Ask HN: Why are frameworks necessary when plain HTML/CSS/JS are simpler? - gymshoes
I just started to learn react and I was making a simple Login form with it.<p>I was thinking to make it similar to the one I had made before and it seemed very much simpler with plain old HTML and CSS.<p>Even though the styling is similar to follow, it&#x27;s very much simpler in plain CSS. Just add text to classes instead of searching for the style in one of the many files.
======
rwieruch
The one question you need to ask yourself when starting a new project: what's
the end goal in size and complexity?

If it's only a static website, for instance a blog or your personal portfolio,
HTML & CSS with a couple of vanilla JavaScript functions is fine. However,
once you add complexity to your application, by using more than a couple of
utility JavaScript functions, there needs to be some kind of "framework" to
organize your View and Logic. React is used when it comes to organizing your
view as components, and JavaScript ES5 and beyond is doing the rest by adding
the necessary business logic.

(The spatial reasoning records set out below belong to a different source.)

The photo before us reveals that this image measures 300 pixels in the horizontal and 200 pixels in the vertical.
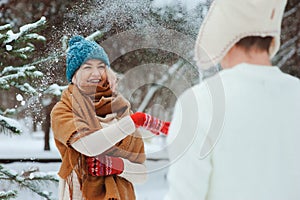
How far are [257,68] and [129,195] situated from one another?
25.6 inches

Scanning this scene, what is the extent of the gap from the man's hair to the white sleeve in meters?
0.46

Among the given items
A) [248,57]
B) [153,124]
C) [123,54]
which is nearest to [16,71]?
[153,124]

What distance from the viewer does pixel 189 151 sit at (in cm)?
59

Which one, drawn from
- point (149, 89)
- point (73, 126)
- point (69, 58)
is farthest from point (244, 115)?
point (149, 89)

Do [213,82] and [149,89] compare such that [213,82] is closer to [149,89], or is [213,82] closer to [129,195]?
[129,195]

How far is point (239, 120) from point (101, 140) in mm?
521

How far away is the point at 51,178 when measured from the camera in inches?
69.0

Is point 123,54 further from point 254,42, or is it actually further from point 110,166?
point 254,42

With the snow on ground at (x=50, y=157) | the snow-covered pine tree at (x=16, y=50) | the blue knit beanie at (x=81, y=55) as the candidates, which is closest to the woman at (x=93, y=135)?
the blue knit beanie at (x=81, y=55)

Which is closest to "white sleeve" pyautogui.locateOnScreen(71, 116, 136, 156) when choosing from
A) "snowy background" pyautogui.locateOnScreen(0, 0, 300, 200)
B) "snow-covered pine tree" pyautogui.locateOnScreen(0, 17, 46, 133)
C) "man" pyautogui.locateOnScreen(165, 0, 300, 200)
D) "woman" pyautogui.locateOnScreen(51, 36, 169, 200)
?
"woman" pyautogui.locateOnScreen(51, 36, 169, 200)

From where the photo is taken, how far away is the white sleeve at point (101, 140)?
1.06m

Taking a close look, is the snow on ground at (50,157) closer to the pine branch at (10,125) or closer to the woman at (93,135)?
the pine branch at (10,125)

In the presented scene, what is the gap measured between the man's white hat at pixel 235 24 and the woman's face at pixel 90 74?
0.56 m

That's what makes React so great in the end,
because most of it simply stays plain JavaScript [0]. React is only the view
layer by organizing your application in components.

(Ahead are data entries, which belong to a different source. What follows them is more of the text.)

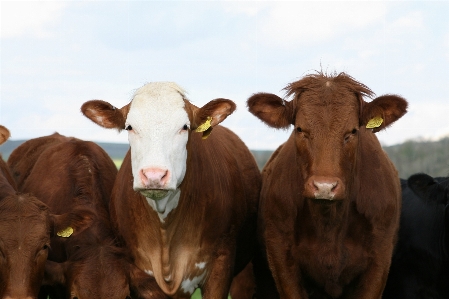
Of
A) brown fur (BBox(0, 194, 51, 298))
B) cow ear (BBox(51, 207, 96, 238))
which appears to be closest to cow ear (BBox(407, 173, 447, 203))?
cow ear (BBox(51, 207, 96, 238))

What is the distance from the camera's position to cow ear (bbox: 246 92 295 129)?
7414 millimetres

In case you are interested, just recently I had written down my thoughts [1]
on this questions for people learning React, Angular or Vue nowadays, but
questioning why they should learn it in the first place.

\- [0] [https://www.robinwieruch.de/essential-react-libraries-
framew...](https://www.robinwieruch.de/essential-react-libraries-framework)

\- [1] [https://www.robinwieruch.de/why-frameworks-
matter](https://www.robinwieruch.de/why-frameworks-matter)

------
duzchip
Well yes, for small simple static projects vanilla HTML/CSS/JS(with jquery
though) is probably simpler. The problem is when you reach "real life sized"
projects. When a project should do more than show a form and a few images and
some text.

Frameworks are useful to standardize how many developers in a single project
develop together. It also eases binding dynamic views to datasources
(databases or API:s or similar). And as a third i'd say that many of the
everyday "gotchas" are sorted out in mature frameworks so the developers can
focus on the stuff that actually matters.

I am - on the other hand - one of those who argue that frameworks also bring a
lot of evil into development. Especially in JS where frameworks are built on
top of frameworks which are built on top of frameworks. But I wont bring out
those arguments here since the question was "Why to use frameworks" not "Why
to avoid them".

Happy Hacking!

------
matt_s
Frameworks are needed to get developers past disagreements on organization of
code and focus on delivering business value. They also help organize work for
larger teams of people working together.

If you are solo and your application is going to be small they are probably
unnecessary. If you are learning or already know how to use a framework, then
it helps in the long run by taking care of lots of things to make your life
easier.

------
tboyd47
People just don't know how to build a website with plain HTML/CSS anymore.
Frameworks have dominated the front-end for so long, it's just what you do.